[Source data]
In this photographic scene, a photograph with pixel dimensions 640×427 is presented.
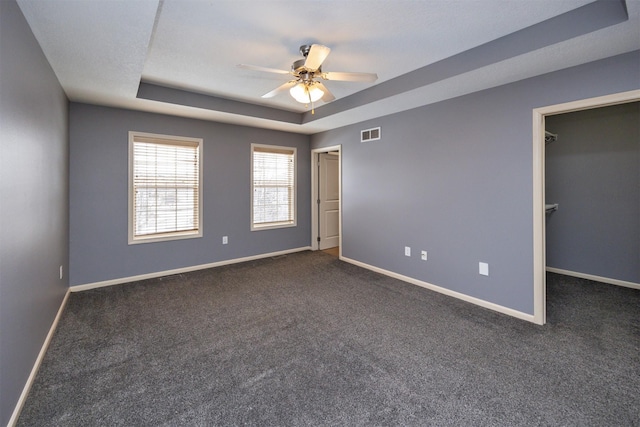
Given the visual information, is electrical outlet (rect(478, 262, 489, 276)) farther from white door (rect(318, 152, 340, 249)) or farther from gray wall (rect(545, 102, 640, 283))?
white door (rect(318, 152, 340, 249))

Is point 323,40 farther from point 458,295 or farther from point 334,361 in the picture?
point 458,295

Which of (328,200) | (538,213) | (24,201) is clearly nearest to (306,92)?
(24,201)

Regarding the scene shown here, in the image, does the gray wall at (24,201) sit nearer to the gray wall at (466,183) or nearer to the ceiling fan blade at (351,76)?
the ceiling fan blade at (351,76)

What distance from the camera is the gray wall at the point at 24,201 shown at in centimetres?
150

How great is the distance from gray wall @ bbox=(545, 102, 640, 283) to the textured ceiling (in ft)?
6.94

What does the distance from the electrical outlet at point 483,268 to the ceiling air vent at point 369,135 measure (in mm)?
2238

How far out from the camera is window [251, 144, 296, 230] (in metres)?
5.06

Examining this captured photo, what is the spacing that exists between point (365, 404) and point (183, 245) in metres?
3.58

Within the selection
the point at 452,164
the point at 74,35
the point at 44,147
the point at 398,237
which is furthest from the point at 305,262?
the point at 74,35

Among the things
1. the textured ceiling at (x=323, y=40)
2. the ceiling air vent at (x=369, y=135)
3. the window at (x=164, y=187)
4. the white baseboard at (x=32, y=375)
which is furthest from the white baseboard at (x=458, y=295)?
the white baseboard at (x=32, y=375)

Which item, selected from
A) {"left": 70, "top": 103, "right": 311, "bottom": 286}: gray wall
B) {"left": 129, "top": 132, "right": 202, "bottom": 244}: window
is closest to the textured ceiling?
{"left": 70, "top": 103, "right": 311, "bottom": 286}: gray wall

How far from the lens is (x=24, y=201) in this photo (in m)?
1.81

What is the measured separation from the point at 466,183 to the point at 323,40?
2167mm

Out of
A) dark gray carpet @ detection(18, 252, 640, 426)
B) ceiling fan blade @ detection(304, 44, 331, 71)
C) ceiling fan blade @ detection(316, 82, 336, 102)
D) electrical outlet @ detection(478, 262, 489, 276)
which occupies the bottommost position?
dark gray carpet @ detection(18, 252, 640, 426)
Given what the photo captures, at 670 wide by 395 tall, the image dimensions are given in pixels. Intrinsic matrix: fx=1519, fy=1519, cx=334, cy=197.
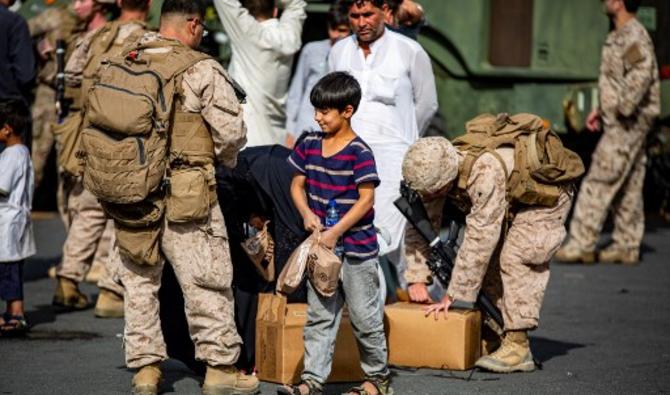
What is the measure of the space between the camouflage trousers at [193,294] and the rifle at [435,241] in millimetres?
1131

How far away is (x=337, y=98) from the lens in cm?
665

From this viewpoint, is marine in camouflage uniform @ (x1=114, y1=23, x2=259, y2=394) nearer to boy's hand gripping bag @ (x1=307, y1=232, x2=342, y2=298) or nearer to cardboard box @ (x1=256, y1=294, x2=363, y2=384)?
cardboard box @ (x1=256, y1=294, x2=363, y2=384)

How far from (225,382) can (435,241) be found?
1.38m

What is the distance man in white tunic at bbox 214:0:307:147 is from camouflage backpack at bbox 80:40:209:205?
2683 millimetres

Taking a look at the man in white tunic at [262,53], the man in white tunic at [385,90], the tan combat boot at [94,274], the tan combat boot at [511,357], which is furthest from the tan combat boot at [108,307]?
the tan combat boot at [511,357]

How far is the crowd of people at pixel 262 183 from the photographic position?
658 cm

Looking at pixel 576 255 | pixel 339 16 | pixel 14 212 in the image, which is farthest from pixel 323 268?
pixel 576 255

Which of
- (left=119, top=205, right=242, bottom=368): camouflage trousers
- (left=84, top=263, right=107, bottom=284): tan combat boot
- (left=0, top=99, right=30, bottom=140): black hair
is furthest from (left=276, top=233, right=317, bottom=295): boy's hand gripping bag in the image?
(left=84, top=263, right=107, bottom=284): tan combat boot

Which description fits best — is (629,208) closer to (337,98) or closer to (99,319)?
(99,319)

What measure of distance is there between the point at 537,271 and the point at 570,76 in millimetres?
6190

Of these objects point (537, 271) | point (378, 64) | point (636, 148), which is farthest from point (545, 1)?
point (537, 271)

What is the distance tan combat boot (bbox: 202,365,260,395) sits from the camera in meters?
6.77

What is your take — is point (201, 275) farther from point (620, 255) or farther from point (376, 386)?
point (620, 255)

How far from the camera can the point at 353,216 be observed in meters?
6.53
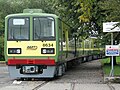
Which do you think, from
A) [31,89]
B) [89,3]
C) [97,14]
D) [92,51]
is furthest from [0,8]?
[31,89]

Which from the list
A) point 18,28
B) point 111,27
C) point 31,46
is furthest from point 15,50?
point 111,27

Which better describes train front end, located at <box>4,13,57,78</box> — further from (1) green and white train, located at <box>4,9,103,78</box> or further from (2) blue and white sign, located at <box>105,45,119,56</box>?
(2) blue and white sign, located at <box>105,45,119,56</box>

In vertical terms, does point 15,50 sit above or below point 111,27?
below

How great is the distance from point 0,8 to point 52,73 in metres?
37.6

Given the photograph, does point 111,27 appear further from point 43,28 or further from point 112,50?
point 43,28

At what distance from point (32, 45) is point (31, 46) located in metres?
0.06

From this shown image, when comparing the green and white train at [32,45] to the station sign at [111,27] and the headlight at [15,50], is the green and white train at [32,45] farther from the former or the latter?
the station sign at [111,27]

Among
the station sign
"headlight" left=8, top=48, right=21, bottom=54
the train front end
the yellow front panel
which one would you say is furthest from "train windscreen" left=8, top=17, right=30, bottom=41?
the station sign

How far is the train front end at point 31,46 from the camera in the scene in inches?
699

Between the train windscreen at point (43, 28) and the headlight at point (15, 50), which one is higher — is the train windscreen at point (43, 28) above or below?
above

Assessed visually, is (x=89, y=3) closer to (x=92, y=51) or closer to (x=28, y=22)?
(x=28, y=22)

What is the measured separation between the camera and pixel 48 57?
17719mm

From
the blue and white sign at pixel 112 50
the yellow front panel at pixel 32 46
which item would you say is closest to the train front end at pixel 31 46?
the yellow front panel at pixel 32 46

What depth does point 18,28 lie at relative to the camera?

STATED TASK
Print, with no changes, the lines above from the one containing "How far is the train" through the last line of the source data, including both ends.

THE REPLY
How far is the train front end at point 31,46 from the camera in the scene in inches?
699

Between the train windscreen at point (43, 28) and the headlight at point (15, 50), which one is higher — is the train windscreen at point (43, 28) above or below?
above

Assessed visually, is (x=89, y=3) closer to (x=92, y=51) or closer to (x=28, y=22)?
(x=28, y=22)

What is the measured separation between the camera and pixel 48 57?
17719mm

From
the blue and white sign at pixel 112 50
the yellow front panel at pixel 32 46
which item would you say is closest to the train front end at pixel 31 46?
the yellow front panel at pixel 32 46

What depth does point 18,28 lie at relative to the camera?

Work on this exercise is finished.